“Really upset by this as the game, players, and fans were so good to me.”
Gareth Thomas has expressed his disappointment towards Catalans for their decision to sign Israel Folau.
It was announced earlier this week that the 30-year-old professional rugby league footballer had joined the French Super League club, following his termination from Rugby Australia last year for making homophobic comments on social media.
Thomas, who is openly gay, said he will “never watch” any matches with the disgraced rugby player.
“Really upset by this as the game, players, and fans were so good to me,” he wrote in a statement on Twitter. “All I hope is that as much as Folau wanted his right to speak, then players and fans alike are aloud [sic] their right to respond.”
Keegan Hirst, the UK’s only openly gay player, also slammed the Catalan’s decision, telling BBC Radio 5 Live: “It is really disappointing and very frustrating.

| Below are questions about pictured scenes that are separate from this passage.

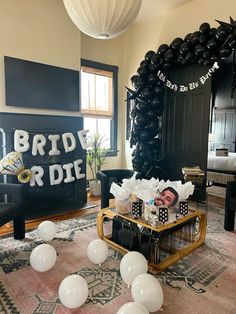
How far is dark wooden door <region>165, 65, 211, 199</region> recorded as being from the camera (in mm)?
3980

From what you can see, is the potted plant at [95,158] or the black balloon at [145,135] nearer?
the black balloon at [145,135]

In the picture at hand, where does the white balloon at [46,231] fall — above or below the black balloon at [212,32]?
below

Rugby league champions itself on being tolerant, inclusive and diverse.
“People work really hard promoting those values and this signing and the lack of being able to stop it by the RFL and Super League is a slap in the face to all those people’s hard work.”
He continued to say: “Anyone who has a moral compass or values, this is alienating and undermining those people.
“Everyone deserves a second chance but to get a second chance I think you have to be sorry for the mistake you made and show some remorse and want to better yourself and move one – that’s not the case.”
In a statement defending their decision to sign Folau, the RFL said: “However distasteful his previous comments, we don’t believe that, under our current regulatory framework, these can prevent his participation in the sport.”
Super League executive chairman Robert Elstone also criticised the signing, and said he “made Catalans Dragons aware” of his staunch, anti-LGBTQ views before they completed their deal.
Fellow Super League side Wigan Warriors announced that they will protest Folau’s signing and “support the LGBTQ+ community” with their game against the Catalans Dragons on 22 March, declaring it ‘Pride Day’.
Robbie de Santos from Stonewall said: “Our Rainbow Laces campaign is dedicated to changing attitudes so that sport is inclusive of all. To help us in that mission, we need role models from all sports to speak up for equality and challenge prejudice.
“Folau’s remarks also perpetuate a myth that faith and LGBT inclusion cannot coexist. Faith is a big part of many LGBT people’s lives, and acceptance as part of a faith community can be incredibly powerful. We hope Folau reflects seriously on this.
“It’s encouraging that the Rugby Football League has spoken out about the importance of inclusion and tackling offensive comments in sport. The more players, fans, clubs and organisations that stand up for equality in sport and society, the sooner we kick discrimination out and make sport everyone’s game.”
Back in 2018, Folau posted that “Hell awaited” gay people unless they repented their sins. And last year, he shared another message warning that gay people would “end up in Hell” if they didn’t repent their sins. Following this post, he was fired.
He also shared offensive remarks on Twitter, claiming that “the devil has blinded so many people in this world” in response to an article about Tasmania allowing people 16 years and older to legally change their gender without parental consent.
Folau claimed that he was unlawfully fired and that he’d been discriminated against because of his religious beliefs. He also argued that sharing his anti-gay posts was “an act of love and compassion” and not homophobia.